■ **Description of the task**
Reproduce word for word the passage of the Katt Williams article below, starting at "Not many people" and ending at "Williams getting arrested.".

■ **Passage**
● ● ●
12.07.12 Written by Vince Mancini

A High-Speed Tricycle Chase and a $300K Pirate Ship: Katt Williams’ Crazy Week

Not many people are covering the insane meltdown that Katt Williams has been having for the past few weeks, I suspect because there’s just too much to cover. I almost broke my browser trying to keep track of it all. But by God, any story that involves a guy attempting to pay cash for a state ferry and going on a high-speed tricycle chase is a story that deserves to be told. I’m going to go in chronological order here, so bear with me, because a lot of the best stuff is at the end.

  • In October, Williams pulled a gun on Faizon Love (yes, the fat guy from Blue Crush), supposedly after an argument over $50 grand that Williams owes, which ended with Williams getting arrested.
  • Separate from that incident, Williams was arrested for battery outside a nightclub in Oakland. An altercation that apparently began when Williams assaulted 18-year-old “aspiring rapper” Delvahn Mosley-Davis on board Williams’ tour bus.
● ● ●
■ **Supplied records**
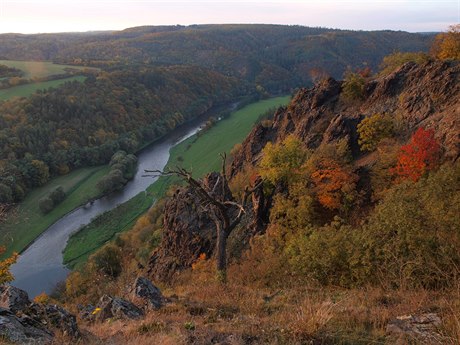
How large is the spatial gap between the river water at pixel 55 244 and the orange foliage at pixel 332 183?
● ● ●
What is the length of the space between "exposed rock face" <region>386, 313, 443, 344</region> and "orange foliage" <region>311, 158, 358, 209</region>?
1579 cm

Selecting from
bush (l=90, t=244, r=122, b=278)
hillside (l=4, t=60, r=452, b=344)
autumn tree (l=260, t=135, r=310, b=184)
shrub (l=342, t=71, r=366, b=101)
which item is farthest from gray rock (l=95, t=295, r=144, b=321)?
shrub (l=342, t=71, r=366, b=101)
● ● ●
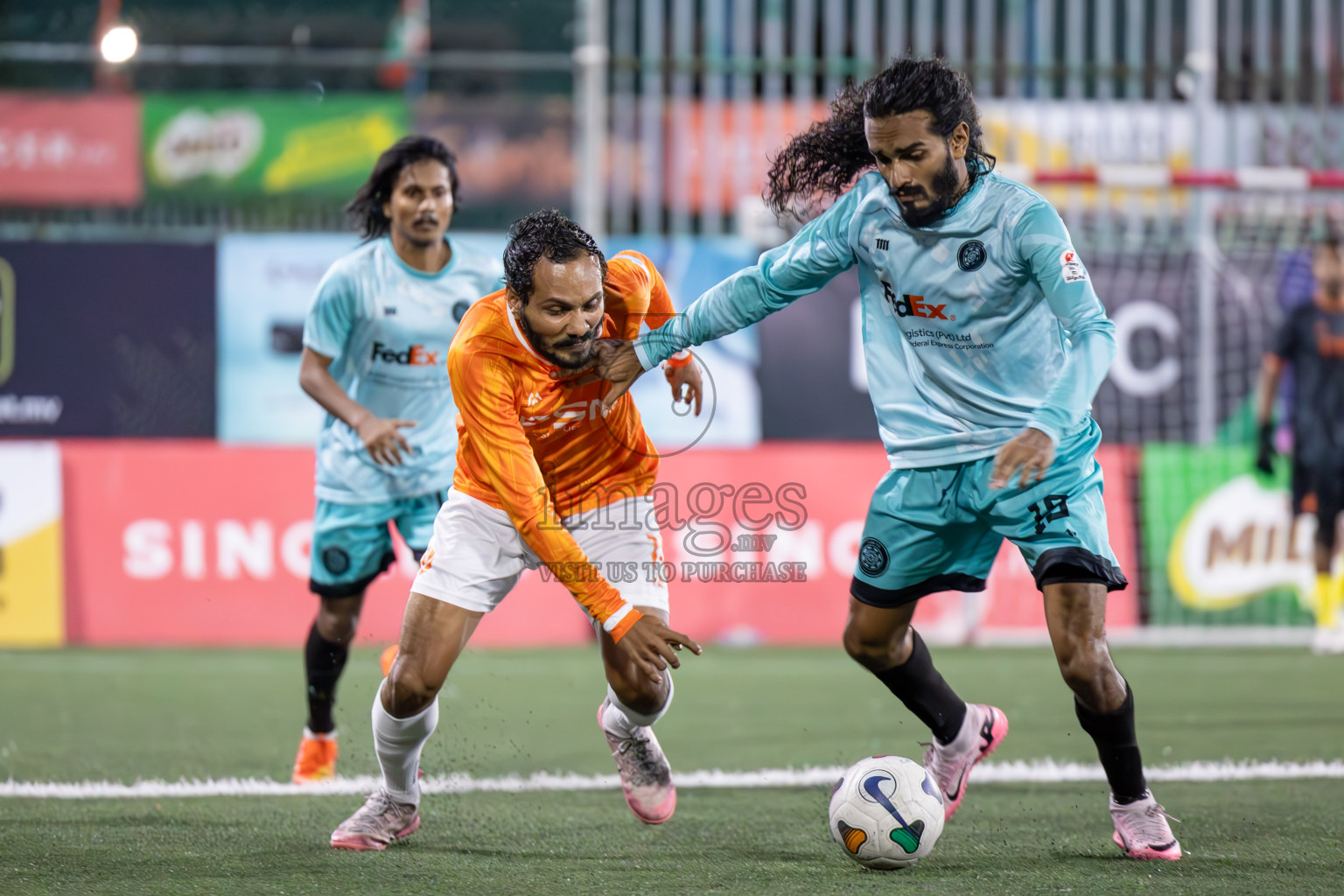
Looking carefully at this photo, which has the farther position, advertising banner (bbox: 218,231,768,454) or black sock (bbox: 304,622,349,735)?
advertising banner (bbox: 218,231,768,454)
● ● ●
■ **Exercise response**
Not many people are covering the insane meltdown that Katt Williams has been having for the past few weeks, I suspect because there’s just too much to cover. I almost broke my browser trying to keep track of it all. But by God, any story that involves a guy attempting to pay cash for a state ferry and going on a high-speed tricycle chase is a story that deserves to be told. I’m going to go in chronological order here, so bear with me, because a lot of the best stuff is at the end.

  • In October, Williams pulled a gun on Faizon Love (yes, the fat guy from Blue Crush), supposedly after an argument over $50 grand that Williams owes, which ended with Williams getting arrested.